Le 14 avril, la grève est générale et touche aussi les autres corps de métiers. 6000 personnes assistent au meeting où prennent la parole J.B. Platel et Niel, secrétaire général de la C.G.T. La brutalité de la répression a fait du mouvement revendicatif des boutonniers de Méru un conflit social de caractère national. Des dirigeants nationaux de la C.G.T. viennent à plusieurs reprises participer aux rassemblements et soutenir les grévistes, même si certains d'entr'eux, de tendance "réformiste", sont en désaccord avec les actions individuelles à l'encontre des patrons et des non grévistes. La grève des boutonniers de 1909 est un des derniers exemples en France d'un mouvement populaire important fortement influencé par l'anarchisme, répondant à une intransigeance patronale très marquée.

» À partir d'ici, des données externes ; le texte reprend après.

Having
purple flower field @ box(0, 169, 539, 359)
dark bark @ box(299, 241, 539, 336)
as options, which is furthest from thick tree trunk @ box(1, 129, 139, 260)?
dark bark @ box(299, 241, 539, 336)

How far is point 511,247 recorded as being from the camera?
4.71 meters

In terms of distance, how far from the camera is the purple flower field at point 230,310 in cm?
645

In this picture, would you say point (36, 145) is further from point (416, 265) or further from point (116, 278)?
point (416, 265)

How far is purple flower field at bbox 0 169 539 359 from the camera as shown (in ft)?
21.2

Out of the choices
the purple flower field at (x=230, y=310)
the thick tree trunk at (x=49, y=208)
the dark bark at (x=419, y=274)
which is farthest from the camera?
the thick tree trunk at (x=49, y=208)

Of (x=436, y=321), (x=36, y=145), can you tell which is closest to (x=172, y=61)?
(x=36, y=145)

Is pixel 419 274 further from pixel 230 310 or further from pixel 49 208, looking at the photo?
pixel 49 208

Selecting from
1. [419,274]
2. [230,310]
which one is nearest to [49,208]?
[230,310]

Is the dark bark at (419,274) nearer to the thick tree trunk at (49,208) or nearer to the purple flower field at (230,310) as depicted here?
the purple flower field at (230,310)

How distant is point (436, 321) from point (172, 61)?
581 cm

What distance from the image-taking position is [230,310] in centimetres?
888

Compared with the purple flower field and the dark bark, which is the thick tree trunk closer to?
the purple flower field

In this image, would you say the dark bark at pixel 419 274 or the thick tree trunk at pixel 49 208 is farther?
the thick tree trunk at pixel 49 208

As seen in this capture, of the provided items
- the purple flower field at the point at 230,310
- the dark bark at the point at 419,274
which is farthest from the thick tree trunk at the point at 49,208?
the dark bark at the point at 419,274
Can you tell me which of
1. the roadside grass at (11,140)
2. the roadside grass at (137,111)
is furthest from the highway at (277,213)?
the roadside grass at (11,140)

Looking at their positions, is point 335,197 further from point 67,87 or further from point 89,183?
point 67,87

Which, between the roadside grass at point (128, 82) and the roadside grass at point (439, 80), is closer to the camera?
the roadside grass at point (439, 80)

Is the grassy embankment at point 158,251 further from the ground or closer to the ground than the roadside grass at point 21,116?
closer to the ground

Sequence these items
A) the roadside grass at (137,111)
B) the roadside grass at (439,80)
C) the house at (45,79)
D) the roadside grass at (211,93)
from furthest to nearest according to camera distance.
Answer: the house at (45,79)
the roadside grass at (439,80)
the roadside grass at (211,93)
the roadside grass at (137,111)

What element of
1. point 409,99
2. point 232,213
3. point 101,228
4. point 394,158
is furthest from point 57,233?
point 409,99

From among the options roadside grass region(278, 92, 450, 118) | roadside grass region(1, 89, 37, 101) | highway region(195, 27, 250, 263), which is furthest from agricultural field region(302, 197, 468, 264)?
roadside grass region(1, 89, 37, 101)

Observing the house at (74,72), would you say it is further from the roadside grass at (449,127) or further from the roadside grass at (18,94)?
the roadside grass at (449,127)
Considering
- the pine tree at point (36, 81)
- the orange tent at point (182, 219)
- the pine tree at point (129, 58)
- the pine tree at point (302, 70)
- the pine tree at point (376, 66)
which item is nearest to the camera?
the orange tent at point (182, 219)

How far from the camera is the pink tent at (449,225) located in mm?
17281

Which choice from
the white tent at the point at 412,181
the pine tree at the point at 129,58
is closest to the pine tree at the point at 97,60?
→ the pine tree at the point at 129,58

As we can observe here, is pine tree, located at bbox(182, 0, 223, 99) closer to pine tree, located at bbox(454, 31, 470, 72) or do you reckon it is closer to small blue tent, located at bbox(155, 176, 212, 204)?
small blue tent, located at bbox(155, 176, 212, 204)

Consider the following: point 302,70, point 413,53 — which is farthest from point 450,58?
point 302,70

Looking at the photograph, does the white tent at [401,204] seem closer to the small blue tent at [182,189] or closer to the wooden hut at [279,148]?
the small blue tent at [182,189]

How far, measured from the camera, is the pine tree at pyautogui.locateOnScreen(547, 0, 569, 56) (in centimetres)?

Le 23 avril, le Préfet fait accepter par la majorité des patrons le tarif pratiqué à Andeville en 1908. Mais il y a encore 1100 grévistes le 24, 2000 le 3 mai, et 1000 le 6 mai. 3000 personnes participent au meeting du ler mai à Méru. La grève se termine avec les dernières résistances patronales : le 4 mai à Méru, le 20 mai à Andeville, et le 10 juin pour les 107 derniers grévistes. Le 3 juin, les soldats ont quitté Méru.
À la fin mai, la grève est terminée dans toutes les usines du secteur, par ce qui peut apparaître une victoire des ouvriers sur l'obstination patronale. En fait, dès 1910, les ateliers asphyxiés par la concurrence étrangère commencent à fermer les uns après les autres. La première guerre mondiale, de 1914 à 1918, porte un coup décisif à l'industrie boutonnière de la région de Méru. Nombre d'ateliers ne redémarrent pas en 1918, qui ont perdu à la fois main d'oeuvre qualifiée et débouchés, car les goûts du public changent. Quelques fabricants maintiennent tout au long du 20ème siècle la tradition d'une profession, devenue inéluctablement "métier d'art et objet de musée".